Information Technology Policy Development

Information Technology (IT) policies articulate the university's vision, strategy, and principles as they relate to the use of information and information technology resources. They are designed to guide organizational and individual behavior and decision-making. University-wide IT guidance comes in these categories:

• IT Policies

  IT Policies articulate the university's values, principles, strategies, and positions relative to a broad IT topic. They are designed to guide organizational and individual behavior and decision-making. They are concise, high-level, and independent of a given technology.
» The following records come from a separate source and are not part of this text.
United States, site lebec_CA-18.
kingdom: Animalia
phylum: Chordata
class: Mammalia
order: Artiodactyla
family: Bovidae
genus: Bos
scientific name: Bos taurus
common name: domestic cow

University IT policies are mandatory.

  These policies are approved by U-M executive officers and are part of the Standard Practice Guide, the university's policy repository.

• IT Standards

  IT standards specify requirements for becoming compliant with university IT and other policies, as well as applicable laws and regulations. Standards may include technical specifications and are mandatory.

• IT Guidelines

  IT guidelines provide guidance and best practices relative to a particular IT topic. They may accompany, interpret, or provide guidance for implementing IT policies, other university policies, or applicable laws and regulations. University IT guidelines are not mandatory.

• IT Procedures

  IT Procedures document "how to" accomplish specific IT tasks or use IT services. These procedures may be localized to reflect the practices or requirements of a specific unit.

IT Policy Development

The development and management of IT policies is conducted in compliance with SPG 601.35, Development of University Policy, and follows the Procedures for Development of University Policy.

IT policies must be credible, implementable, enforceable, and sustainable. To that end, they should reflect the following:

• 
  U-M environment
  Alignment to core academic, research, learning and teaching, and administrative missions.
• 
  Legal and regulatory environment
  Compliance with all statutory requirements.
• 
  Risk environment
  Accounting for an ever-changing array of environmental, technological, and operational risks.
• 
  Best practices
  Consideration for industry and higher education best practices.

IT Policy Management and Oversight

The Vice President for Information Technology and Chief Information Officer (VPIT-CIO) has oversight responsibility for IT policy. Information Assurance (IA), by delegation of the VPIT-CIO, coordinates the IT policy function for U-M, with responsibility for policy development, education, and maintenance. IA maintains a repository of institutional IT policies, standards, and guidelines.

The IT Policy Development and Administration Framework specifies the process for drafting new—or revising old IT policies.

The VPIT-CIO has final approval authority for IT standards, guidelines, and procedures.